遠路はるばる訪れた「客人」たちには、ここで極めて重要な任務がある——エネルギーを補給することだ。彼らは南半球の越冬地から鴨緑江口まで、約1万300キロを7~8日かけてノンストップで飛来し、到着時には体重が約半分にまで減少する。彼らはこの餌の豊富な干潟で1か月以上採餌し、体力を回復させなければならない。体重を2、3百グラムから5、6百グラムに増やし、十分な脂肪を蓄えてから、ようやく北上して北極圏の繁殖地へと向かうことができる。

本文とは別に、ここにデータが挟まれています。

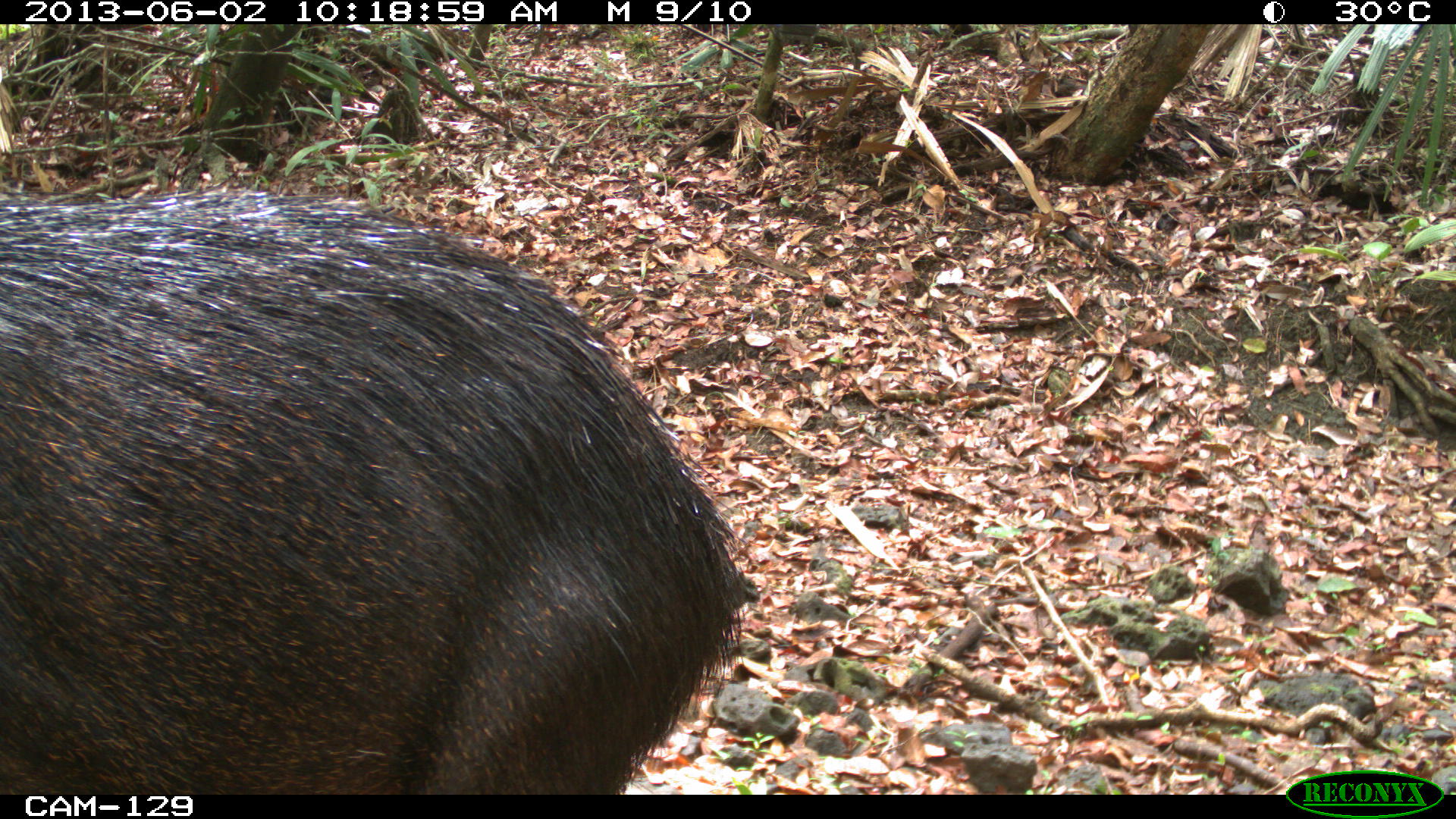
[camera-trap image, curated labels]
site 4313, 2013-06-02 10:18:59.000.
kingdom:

この光景を一目見ようと訪れた北京出身の写真愛好家、牛さんは興奮気味にこう語った。「金色の夕陽に照らされた鳥の大群は本当に壮絶だ。鴨緑江口の湿地にこれほど多くの渡り鳥が集まるのは、ここの生態環境がそれだけ良くなっている証拠ですね」
関係者によると、4月14日から16日、4月27日から29日、天候に恵まれれば、夕方に鴨緑江口の湿地で再びこの金色の夕陽に映える鳥の大群の美しい景観を観賞できるという。
「舞い踊る鳥の大群」は自然の驚異であるだけでなく、丹東が生態文明の理念を実践し、人と自然の共生を促進していることの生き生きとした描写である。4月のさらに良い観鳥シーズンを迎え、この黄金の海岸は生命の渡りの壮大な詩編を紡ぎ続けるだろう。